In the same year, the Federal Highway Administration revealed that the average American drives 13,476 miles/year. At a cost of $12,182, that comes to $0.90/mile, or almost a dollar per mile.

These figures may come as a surprise because there isn’t a single monthly car bill of $1,000+. Instead, there’s perhaps a car payment of $500 once per month, insurance payment of $150/month, $50 to fill up on gas here and there, registration and inspection are only done once per year, and maintenance is too sporadic to keep track of. As a result, most people don’t realize how much their car truly costs.

In the same year (2023), the US Census found the median income per capita was $43,289 per year, before taxes. After federal taxes only, this figure drops to approximately $36,766 (depending on living situation), and drops further if state taxes are involved. Using these figures, the average American spends 33.1% of their income on their car. For every dollar earned at work, a third of that dollar was spent getting to work and back. That’s on average, so for half of Americans, it’s worse.

By comparison, Ireland is home to the most expensive mass transit, at an average cost of $118/month, or $1,416/year. If an American were to spend the same amount on transportation, it would only be 3.85% of their income, rather than 33.1%. By giving up their car and switching to the most expensive public transit in the world, the average American would save $10,766 each year. Every other country’s public transportation is even cheaper.

 

Cost of Infrastructure and the Suburban Ponzi Scheme
Car-dependent transportation is unaffordable not only to the individual, but also to local governments.

Suburban development is typically done at a massive scale, most often with bonds, or in other words, debt. Frequently, by the time the debt is paid off, the city is on the hook for massive amounts of repair and maintenance. In response, a city will often try to increase revenue by means of new development, which is paid for with another bond. It’s essentially impossible for a city to develop in this way while financially supporting itself. This leads many towns into a downward spiral of debt and eventual bankruptcy.

A Ponzi scheme is defined as a form of fraud in which older investors are paid off with money obtained from more recent investors. This creates the illusion of a legitimate business operation with high rates of return, while the value only exists on paper. A Ponzi scheme can only sustain itself as long as there are always new investors contributing money, but once that stops, the system collapses. All Ponzi schemes eventually fail; it’s only a matter of when.

Modern suburban-style development is built following exactly this model. A new development is built with an initial investment in the form of a bond, and it’s paid for with the money to be brought in with future development.

### DATASET:
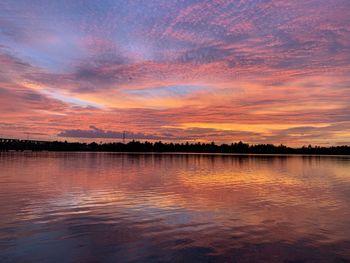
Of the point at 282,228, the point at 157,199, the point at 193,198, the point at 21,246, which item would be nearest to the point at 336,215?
the point at 282,228

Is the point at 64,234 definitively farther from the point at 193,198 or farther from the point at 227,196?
the point at 227,196

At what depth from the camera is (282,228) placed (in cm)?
2111

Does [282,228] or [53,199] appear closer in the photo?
[282,228]

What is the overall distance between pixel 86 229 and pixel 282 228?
465 inches

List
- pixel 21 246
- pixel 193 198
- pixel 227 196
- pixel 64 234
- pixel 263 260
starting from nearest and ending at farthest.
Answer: pixel 263 260 → pixel 21 246 → pixel 64 234 → pixel 193 198 → pixel 227 196

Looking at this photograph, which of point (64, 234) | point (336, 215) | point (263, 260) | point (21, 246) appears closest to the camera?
point (263, 260)

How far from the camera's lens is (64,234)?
18719 millimetres

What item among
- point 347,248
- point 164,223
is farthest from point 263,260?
point 164,223

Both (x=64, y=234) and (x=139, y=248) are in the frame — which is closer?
(x=139, y=248)

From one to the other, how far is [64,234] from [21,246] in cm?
277

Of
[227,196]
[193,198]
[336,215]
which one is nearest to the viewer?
[336,215]

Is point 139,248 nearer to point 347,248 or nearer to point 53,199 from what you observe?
point 347,248

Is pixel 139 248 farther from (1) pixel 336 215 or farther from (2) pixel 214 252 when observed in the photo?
(1) pixel 336 215

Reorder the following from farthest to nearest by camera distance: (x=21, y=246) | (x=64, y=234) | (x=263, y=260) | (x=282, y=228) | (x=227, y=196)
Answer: (x=227, y=196) < (x=282, y=228) < (x=64, y=234) < (x=21, y=246) < (x=263, y=260)
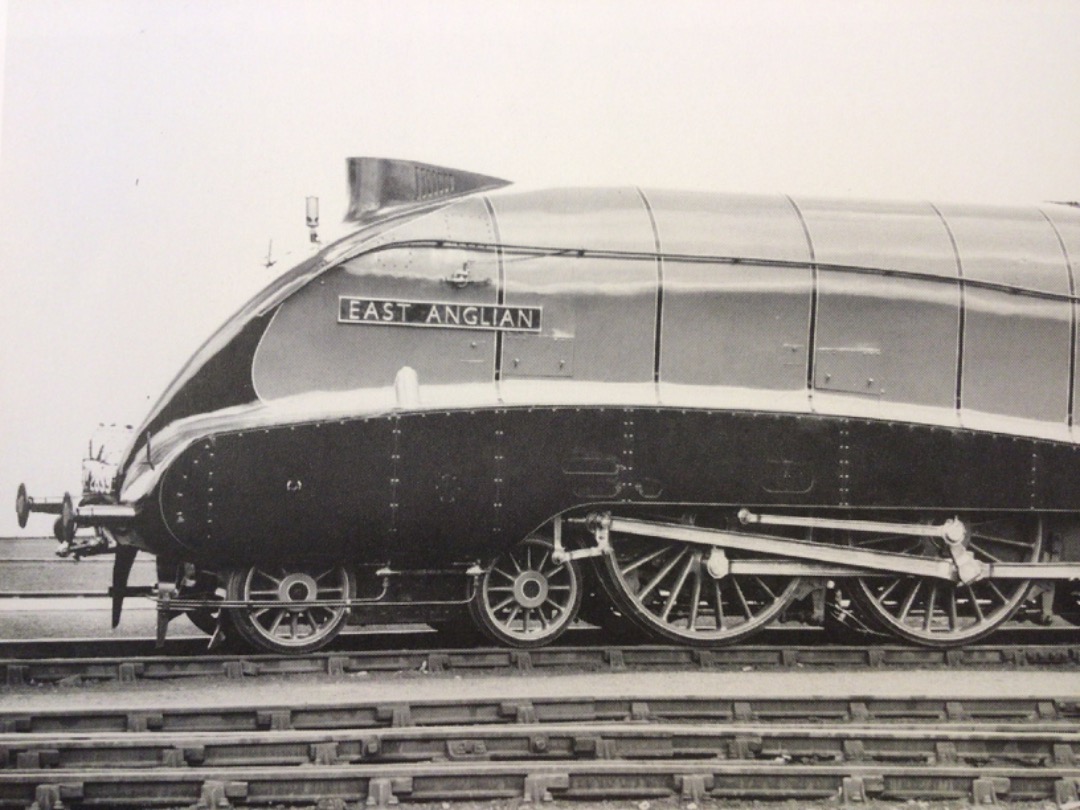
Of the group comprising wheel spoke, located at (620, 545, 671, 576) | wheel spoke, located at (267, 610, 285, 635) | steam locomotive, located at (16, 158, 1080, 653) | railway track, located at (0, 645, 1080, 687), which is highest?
steam locomotive, located at (16, 158, 1080, 653)

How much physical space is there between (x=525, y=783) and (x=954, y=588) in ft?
14.9

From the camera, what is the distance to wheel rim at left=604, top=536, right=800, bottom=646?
8.99 metres

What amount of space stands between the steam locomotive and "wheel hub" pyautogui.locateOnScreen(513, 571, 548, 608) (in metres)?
0.03

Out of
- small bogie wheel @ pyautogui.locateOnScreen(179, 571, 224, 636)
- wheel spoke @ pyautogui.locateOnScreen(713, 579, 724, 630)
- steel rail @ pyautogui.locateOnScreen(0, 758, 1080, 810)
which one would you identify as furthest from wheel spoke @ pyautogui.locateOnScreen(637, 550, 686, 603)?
small bogie wheel @ pyautogui.locateOnScreen(179, 571, 224, 636)

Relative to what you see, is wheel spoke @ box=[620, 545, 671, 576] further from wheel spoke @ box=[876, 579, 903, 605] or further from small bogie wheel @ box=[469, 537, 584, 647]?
wheel spoke @ box=[876, 579, 903, 605]

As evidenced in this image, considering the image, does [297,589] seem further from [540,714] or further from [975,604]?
[975,604]

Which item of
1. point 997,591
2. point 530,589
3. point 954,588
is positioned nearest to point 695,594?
point 530,589

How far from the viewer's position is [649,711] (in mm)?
7426

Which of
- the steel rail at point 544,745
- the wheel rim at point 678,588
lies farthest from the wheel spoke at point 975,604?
the steel rail at point 544,745

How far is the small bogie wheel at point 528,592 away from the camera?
28.9 ft

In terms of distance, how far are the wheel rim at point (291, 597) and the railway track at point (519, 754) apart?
1.45 m

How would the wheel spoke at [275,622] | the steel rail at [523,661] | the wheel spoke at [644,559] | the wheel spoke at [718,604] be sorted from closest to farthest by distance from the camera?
the steel rail at [523,661] → the wheel spoke at [275,622] → the wheel spoke at [644,559] → the wheel spoke at [718,604]

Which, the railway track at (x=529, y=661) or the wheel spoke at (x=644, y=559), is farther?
the wheel spoke at (x=644, y=559)

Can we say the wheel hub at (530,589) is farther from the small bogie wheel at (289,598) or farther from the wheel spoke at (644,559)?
the small bogie wheel at (289,598)
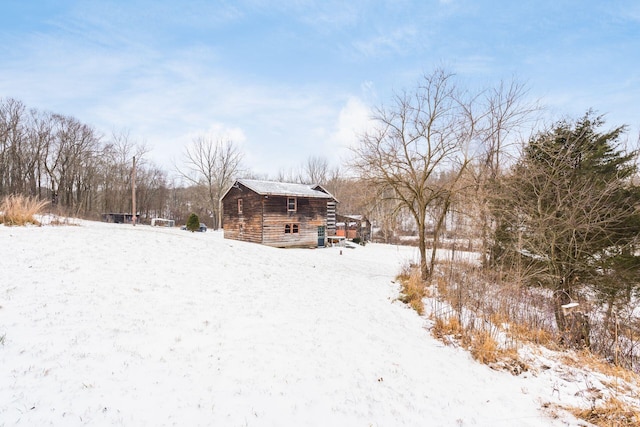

### SHORT PROBLEM:
In the passage on car costs and suburban debt, revise the part that opens with the words "A Ponzi scheme is" and closes with "matter of when." by replacing "investors" with "participants" throughout, and write out the revised part.

### COMPLETED TASK:
A Ponzi scheme is defined as a form of fraud in which older participants are paid off with money obtained from more recent participants. This creates the illusion of a legitimate business operation with high rates of return, while the value only exists on paper. A Ponzi scheme can only sustain itself as long as there are always new participants contributing money, but once that stops, the system collapses. All Ponzi schemes eventually fail; it’s only a matter of when.